Nigdy nie przypuszczałem że można do tego stopnia stracić panowanie nad swoim własnym ciałem. A jednak...
Poddałem się i zatraciłem w narastającej rozkoszy. Zapomniałem o boskim Michale, o tym, że tak wiele dzieliło mnie od Mai, o wstydzie i wszelkich postanowieniach. Chciałem tylko więcej i mocniej, podążając zupełnie dla mnie nową drogą. Trwało to zaledwie kilka sekund, choć wtedy wydawało się, że wieki. Trafiłem prosto do raju, a później bezwładnie zawisnąłem we wciąż jeszcze silnym uścisku Mai. Gdyby nie ona, upadłbym na podłogę.
- To taki gratis do naszej umowy - Miała ochrypły, zmieniony głos.
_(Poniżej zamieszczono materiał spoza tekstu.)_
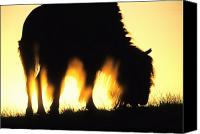 Yellowstone Park Canvas Prints - American Buffalo At Dawn, Yellowstone Canvas Print by Philippe Henry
Byłem zbyt zmęczony, by porządnie się wkurzyć. Bo te słowa były zupełnie nie na miejscu. Wyswobodziłem się z jej objęć, odepchnąłem z taką siłą, że wylądowała na łóżku i w milczeniu uciekłem do łazienki. Żałowałem tylko, że nie udało mi się tego zrobić pięć minut temu.